=== Action item ===
Copy out the ischemic heart disease text below in full, with every word, line and symbol unchanged.

Ischemic Heart Disease

Ischemic heart disease results from imbalance between the myocardial need for oxygen and the adequacy of the blood supply.
The cause of reduction in coronary blood flow is atherosclerotic narrowing of the coronary vessel in 85-95% of cases. Ischemic heart disease can be classified depending upon the rate of development of arterial narrowing
• Myocardial Infarction (MI, AMI)
• Angina pectoris
• Ischemic cardiomyopathy

Myocardial infarction

Myocardial infarction is frequent fatal form of IHD (ischemic heart disease), it usually result from sudden reduction or arrest of a significant portion of coronary flow. In this case thrombotic occlusion is almost always present in one or more coronary arterial trunk.

Angina Pectoris

√ Angina pectoris is a symptom complex consisting of severe chest pain resulting from transient ischemia. Most often it is precipitated by exercise or exertion and relieved by rest or sublingual nitroglycerin.
√ The underline cause of such episodic pain is coronary atherosclerosis and sometimes thrombotic occlusion of smaller coronary branches.

=== Given records ===
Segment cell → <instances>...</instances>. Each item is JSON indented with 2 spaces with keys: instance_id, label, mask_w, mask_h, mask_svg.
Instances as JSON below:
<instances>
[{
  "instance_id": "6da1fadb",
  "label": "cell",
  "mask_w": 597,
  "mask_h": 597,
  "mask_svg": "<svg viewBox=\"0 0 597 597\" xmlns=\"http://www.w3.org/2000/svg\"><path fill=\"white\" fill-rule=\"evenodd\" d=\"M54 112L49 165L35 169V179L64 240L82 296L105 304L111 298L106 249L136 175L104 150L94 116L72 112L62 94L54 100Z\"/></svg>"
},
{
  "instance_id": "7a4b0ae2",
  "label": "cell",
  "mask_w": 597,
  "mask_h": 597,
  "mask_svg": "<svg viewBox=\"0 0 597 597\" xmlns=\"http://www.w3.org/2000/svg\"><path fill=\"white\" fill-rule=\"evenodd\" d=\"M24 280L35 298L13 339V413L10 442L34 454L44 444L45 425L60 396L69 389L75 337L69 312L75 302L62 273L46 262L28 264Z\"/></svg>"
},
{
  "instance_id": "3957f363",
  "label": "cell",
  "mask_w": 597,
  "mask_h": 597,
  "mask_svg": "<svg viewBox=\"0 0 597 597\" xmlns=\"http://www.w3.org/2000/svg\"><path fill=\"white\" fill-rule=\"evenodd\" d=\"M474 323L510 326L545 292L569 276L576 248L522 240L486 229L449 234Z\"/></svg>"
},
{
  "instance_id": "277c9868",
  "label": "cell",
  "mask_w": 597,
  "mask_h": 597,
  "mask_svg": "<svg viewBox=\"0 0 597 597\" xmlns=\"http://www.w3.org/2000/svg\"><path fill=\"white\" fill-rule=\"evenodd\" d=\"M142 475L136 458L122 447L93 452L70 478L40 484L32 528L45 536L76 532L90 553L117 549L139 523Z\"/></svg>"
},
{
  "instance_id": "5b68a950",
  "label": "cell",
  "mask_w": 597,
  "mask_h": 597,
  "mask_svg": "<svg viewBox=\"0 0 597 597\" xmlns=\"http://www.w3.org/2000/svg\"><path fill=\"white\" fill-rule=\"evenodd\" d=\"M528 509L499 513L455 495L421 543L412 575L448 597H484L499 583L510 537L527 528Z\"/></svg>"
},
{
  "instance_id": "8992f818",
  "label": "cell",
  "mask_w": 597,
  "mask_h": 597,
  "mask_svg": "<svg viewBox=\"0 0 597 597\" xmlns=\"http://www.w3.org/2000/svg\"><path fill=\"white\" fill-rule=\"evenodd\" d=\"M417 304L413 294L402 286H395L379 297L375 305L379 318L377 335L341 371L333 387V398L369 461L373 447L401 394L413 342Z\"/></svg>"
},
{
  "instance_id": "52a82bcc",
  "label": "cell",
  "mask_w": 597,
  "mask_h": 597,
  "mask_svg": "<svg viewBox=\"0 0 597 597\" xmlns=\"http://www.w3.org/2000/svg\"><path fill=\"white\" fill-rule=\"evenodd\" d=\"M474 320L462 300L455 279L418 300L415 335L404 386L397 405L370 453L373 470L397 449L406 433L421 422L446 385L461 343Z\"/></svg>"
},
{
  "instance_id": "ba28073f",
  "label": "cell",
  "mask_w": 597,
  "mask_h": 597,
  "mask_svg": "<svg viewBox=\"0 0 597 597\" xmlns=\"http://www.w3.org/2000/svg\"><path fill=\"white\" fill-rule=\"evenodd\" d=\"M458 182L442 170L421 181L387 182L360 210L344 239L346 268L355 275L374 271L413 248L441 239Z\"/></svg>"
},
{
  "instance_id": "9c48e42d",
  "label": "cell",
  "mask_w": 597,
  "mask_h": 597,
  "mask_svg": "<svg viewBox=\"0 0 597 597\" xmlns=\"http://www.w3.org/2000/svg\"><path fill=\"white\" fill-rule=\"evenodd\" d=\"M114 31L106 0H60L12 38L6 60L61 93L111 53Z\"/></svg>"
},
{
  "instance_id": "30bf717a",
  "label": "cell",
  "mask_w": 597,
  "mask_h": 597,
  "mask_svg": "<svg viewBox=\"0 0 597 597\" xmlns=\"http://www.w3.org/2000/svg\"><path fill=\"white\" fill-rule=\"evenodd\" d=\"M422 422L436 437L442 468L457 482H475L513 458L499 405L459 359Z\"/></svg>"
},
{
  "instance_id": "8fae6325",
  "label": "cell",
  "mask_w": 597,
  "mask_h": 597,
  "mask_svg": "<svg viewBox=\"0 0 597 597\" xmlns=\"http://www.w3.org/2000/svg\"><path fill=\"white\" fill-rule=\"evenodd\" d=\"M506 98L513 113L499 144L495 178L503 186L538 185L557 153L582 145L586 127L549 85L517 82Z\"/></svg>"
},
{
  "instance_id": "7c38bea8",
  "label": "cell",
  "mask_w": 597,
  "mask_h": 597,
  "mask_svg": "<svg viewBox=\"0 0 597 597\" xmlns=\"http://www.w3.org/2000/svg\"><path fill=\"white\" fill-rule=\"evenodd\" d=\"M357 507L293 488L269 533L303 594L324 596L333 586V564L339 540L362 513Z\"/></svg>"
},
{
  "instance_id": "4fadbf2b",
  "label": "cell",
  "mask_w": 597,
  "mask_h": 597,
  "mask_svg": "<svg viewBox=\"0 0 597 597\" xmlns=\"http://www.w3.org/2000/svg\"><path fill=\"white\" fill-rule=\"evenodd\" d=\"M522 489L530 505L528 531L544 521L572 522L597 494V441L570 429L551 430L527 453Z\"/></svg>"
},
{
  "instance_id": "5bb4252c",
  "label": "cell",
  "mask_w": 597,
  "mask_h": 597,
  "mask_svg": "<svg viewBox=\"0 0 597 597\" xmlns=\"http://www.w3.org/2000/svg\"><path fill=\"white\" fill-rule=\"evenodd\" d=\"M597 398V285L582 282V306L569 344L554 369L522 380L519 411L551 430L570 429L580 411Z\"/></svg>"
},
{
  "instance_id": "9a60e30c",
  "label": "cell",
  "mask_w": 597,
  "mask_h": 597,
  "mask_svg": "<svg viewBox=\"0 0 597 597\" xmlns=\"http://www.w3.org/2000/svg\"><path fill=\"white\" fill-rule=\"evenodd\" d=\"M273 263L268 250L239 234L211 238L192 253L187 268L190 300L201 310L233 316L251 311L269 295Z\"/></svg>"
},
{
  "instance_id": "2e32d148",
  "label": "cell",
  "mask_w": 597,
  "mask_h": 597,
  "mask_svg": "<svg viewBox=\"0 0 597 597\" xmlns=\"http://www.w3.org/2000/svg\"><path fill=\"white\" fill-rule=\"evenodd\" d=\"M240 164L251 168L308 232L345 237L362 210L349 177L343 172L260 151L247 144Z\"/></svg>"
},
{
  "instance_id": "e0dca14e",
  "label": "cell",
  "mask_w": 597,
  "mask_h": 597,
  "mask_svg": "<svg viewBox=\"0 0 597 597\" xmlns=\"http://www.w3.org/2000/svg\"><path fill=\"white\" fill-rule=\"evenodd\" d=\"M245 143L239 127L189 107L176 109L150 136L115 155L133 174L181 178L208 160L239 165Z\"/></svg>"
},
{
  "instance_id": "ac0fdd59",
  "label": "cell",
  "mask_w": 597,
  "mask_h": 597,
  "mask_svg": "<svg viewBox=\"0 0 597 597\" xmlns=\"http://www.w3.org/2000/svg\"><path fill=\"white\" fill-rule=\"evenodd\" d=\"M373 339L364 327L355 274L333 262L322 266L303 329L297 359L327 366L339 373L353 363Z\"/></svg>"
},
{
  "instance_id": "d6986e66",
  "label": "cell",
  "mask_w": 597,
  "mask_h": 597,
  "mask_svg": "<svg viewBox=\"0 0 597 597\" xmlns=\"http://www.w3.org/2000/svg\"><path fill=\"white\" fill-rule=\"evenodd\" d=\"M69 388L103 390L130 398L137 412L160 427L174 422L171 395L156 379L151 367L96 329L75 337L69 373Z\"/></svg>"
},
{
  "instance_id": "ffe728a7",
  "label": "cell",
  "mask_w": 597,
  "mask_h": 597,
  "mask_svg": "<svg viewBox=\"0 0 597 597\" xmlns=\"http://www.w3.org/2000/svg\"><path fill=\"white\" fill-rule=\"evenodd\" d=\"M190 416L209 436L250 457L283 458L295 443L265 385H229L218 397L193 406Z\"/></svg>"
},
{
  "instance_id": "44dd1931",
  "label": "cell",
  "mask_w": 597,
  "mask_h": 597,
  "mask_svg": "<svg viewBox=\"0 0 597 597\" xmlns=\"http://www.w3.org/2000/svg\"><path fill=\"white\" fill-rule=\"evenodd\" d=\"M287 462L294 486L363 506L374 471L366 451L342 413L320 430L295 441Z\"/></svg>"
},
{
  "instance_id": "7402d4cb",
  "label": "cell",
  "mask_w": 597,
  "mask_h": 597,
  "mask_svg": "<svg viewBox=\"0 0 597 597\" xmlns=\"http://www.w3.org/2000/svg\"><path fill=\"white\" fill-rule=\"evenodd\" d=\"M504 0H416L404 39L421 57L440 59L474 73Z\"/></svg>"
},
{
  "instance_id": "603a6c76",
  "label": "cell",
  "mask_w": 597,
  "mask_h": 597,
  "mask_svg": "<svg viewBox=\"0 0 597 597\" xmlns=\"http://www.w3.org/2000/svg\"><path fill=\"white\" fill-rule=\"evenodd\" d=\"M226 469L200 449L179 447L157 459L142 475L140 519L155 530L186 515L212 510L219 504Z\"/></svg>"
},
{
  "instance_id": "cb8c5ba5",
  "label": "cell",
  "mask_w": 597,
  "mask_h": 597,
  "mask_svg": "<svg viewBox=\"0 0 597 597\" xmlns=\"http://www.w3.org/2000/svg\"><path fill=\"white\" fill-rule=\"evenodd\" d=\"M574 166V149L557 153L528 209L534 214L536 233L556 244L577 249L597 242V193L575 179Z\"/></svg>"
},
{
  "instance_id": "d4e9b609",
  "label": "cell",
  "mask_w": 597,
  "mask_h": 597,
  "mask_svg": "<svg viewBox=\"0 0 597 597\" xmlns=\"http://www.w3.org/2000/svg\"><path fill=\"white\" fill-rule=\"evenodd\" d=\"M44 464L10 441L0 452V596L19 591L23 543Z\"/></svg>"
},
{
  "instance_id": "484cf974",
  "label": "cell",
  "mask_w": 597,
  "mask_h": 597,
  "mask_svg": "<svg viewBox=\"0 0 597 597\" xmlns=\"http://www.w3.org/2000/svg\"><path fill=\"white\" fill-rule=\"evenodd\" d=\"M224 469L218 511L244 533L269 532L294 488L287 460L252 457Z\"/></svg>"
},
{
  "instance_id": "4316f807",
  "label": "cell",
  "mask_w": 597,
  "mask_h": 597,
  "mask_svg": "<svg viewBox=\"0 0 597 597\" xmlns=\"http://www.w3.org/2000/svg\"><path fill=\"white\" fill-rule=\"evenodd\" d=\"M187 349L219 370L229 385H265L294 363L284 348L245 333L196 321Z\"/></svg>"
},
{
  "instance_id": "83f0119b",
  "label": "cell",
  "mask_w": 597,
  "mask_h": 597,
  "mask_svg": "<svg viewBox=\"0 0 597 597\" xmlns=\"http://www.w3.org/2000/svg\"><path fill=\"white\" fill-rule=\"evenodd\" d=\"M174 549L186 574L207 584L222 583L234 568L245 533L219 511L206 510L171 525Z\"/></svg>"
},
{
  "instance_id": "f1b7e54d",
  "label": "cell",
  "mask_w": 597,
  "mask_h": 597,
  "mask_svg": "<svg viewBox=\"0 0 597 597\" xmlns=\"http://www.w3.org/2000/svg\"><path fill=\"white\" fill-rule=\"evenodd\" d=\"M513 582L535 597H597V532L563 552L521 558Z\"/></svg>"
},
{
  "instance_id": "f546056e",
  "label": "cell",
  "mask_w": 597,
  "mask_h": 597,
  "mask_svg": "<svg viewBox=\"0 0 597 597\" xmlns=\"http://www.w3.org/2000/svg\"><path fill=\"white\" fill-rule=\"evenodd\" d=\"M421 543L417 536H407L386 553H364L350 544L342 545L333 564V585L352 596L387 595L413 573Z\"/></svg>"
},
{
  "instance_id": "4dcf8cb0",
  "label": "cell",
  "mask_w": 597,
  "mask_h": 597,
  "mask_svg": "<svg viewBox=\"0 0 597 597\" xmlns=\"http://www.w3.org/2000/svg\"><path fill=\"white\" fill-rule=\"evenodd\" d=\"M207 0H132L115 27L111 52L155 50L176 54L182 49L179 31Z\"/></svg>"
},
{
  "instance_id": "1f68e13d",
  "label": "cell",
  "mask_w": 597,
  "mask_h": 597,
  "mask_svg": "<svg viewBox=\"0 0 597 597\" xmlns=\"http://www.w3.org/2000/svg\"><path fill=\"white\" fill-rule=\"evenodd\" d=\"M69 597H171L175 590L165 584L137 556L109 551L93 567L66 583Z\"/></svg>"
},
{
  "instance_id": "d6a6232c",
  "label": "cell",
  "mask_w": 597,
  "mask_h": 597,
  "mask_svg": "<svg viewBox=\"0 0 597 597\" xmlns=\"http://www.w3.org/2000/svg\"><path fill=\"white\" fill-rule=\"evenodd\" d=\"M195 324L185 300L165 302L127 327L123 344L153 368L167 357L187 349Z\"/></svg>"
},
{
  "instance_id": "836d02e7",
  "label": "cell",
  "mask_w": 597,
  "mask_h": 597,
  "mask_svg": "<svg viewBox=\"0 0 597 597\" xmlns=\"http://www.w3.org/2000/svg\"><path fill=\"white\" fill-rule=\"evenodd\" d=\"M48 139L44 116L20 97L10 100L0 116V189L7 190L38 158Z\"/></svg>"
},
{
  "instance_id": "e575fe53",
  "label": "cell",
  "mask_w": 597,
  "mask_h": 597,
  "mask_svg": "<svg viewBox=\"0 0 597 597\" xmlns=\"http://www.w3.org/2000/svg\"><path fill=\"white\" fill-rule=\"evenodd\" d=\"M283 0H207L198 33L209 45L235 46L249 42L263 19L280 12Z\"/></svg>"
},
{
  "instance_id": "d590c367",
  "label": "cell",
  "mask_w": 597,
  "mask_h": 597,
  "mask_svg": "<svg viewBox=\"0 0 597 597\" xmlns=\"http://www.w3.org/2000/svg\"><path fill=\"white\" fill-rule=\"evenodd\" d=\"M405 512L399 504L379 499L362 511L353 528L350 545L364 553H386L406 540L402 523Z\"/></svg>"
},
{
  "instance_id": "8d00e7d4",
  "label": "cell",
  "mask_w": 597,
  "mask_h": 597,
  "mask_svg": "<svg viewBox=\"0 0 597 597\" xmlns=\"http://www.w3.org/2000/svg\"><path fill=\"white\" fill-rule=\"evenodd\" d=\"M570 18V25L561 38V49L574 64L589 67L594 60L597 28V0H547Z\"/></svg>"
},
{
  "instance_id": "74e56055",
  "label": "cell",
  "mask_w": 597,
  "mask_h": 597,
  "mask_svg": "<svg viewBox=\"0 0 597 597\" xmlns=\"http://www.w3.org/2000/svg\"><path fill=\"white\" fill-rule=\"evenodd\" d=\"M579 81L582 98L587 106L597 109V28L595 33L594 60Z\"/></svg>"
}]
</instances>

=== Reply to the task ===
Ischemic Heart Disease

Ischemic heart disease results from imbalance between the myocardial need for oxygen and the adequacy of the blood supply.
The cause of reduction in coronary blood flow is atherosclerotic narrowing of the coronary vessel in 85-95% of cases. Ischemic heart disease can be classified depending upon the rate of development of arterial narrowing
• Myocardial Infarction (MI, AMI)
• Angina pectoris
• Ischemic cardiomyopathy

Myocardial infarction

Myocardial infarction is frequent fatal form of IHD (ischemic heart disease), it usually result from sudden reduction or arrest of a significant portion of coronary flow. In this case thrombotic occlusion is almost always present in one or more coronary arterial trunk.

Angina Pectoris

√ Angina pectoris is a symptom complex consisting of severe chest pain resulting from transient ischemia. Most often it is precipitated by exercise or exertion and relieved by rest or sublingual nitroglycerin.
√ The underline cause of such episodic pain is coronary atherosclerosis and sometimes thrombotic occlusion of smaller coronary branches.